Here’s my current setup:
embedding_model = 'text-embedding-ada-002'
vector_embeddings = OpenAIEmbeddings(
model=embedding_model,
openai_api_key=api_key
)
def build_vector_store(documents, embeddings, storage_path):
try:
vector_db = FAISS.from_documents(documents, embeddings)
vector_db.save_local(storage_path)
loaded_db = FAISS.load_local(storage_path, embeddings)
return loaded_db
except Exception as error:
print(f"Error occurred: {str(error)}")
return None
vector_store = build_vector_store(document_chunks, vector_embeddings, save_path)

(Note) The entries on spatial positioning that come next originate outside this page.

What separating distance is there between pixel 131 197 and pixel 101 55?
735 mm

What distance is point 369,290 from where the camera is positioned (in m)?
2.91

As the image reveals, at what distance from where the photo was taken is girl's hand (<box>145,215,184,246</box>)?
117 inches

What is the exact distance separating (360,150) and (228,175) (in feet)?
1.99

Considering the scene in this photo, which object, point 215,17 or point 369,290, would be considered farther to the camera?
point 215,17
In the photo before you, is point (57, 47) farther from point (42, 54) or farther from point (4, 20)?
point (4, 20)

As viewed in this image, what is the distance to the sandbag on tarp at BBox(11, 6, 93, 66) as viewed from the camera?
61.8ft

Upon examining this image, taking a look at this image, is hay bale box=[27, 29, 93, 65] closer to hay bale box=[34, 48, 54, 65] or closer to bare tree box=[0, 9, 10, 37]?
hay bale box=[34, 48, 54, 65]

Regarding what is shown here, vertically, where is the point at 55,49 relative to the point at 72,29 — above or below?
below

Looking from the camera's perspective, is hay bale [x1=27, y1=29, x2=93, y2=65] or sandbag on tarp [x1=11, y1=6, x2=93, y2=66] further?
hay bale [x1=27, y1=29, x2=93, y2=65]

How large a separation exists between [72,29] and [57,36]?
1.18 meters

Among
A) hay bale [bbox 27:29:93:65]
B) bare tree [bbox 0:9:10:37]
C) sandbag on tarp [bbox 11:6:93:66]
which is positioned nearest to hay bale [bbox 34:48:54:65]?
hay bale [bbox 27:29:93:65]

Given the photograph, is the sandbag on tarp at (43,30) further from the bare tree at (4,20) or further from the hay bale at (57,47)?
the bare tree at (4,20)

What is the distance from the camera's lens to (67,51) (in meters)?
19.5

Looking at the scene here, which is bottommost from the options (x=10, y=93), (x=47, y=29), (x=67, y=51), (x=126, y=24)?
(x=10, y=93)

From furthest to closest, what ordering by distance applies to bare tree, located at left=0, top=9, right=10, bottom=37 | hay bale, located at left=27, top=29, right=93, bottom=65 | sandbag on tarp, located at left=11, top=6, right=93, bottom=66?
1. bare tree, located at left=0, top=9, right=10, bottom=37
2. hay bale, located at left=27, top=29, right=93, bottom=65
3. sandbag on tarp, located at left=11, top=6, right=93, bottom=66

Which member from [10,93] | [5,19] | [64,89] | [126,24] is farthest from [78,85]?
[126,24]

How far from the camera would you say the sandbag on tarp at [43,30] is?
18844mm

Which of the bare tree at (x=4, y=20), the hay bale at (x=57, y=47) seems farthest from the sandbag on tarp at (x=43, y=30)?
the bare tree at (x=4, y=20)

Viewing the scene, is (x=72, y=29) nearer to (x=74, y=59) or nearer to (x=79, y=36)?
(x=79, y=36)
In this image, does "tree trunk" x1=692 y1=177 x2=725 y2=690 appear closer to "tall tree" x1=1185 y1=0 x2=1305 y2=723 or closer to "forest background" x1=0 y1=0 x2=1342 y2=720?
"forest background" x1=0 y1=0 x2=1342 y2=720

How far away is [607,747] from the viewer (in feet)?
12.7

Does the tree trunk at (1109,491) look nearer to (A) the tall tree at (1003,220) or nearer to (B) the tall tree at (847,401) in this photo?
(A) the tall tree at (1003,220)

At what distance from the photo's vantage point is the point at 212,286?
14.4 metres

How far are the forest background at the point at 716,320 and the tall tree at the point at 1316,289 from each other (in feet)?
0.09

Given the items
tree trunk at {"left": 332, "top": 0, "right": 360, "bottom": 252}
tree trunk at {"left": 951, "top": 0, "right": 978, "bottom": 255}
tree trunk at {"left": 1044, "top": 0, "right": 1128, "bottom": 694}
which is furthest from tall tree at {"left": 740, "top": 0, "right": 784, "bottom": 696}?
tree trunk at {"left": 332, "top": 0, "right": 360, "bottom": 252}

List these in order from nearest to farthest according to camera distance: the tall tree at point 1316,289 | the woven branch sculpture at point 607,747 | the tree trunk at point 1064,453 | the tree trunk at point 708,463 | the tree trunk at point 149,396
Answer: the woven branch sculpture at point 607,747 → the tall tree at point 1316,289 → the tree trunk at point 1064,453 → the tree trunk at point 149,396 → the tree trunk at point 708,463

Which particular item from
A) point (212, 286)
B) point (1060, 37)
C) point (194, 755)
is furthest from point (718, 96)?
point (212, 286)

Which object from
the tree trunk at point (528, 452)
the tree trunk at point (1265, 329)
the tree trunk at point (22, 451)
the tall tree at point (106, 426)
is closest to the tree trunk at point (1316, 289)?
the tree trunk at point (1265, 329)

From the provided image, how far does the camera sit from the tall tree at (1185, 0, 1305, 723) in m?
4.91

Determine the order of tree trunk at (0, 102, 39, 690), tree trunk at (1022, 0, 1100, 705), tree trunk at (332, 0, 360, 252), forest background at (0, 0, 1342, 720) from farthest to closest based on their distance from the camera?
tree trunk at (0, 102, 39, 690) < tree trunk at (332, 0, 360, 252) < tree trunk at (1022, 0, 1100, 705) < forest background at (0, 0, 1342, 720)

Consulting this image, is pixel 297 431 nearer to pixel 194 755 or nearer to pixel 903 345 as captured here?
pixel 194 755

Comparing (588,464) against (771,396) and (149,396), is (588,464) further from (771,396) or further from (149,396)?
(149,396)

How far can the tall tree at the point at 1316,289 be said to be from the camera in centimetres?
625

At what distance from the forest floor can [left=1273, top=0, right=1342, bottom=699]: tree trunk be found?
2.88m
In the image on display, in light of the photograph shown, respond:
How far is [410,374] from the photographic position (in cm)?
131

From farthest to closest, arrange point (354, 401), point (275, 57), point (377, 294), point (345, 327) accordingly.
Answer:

doc_retriever = vector_store.as_retriever()
chat_template = """..."""
prompt = ChatPromptTemplate.from_template(template=chat_template)
chat_model = ChatOpenAI(model_name="gpt-4", temperature=0)
rag_pipeline = (
{"context": doc_retriever, "question": RunnablePassthrough()}
| prompt
| chat_model
| StrOutputParser()
)
user_query = "..."
result = rag_pipeline.invoke(user_query)
Question about cost tracking: I know about using get_openai_callback() to track GPT-4 costs during the RAG phase. But how do I track the embedding costs from the text-embedding-ada-002 model? Also, when GPT-4 gets context from the vector database, that doesn’t count as additional tokens right?
with get_openai_callback() as callback:
result = rag_pipeline.invoke(user_query)
print(callback)
This gives me output like:
Tokens Used: 37
Prompt Tokens: 4
Completion Tokens: 33
Successful Requests: 1
Total Cost (USD): $7.2e-05
How can I get the complete cost breakdown for my entire RAG workflow?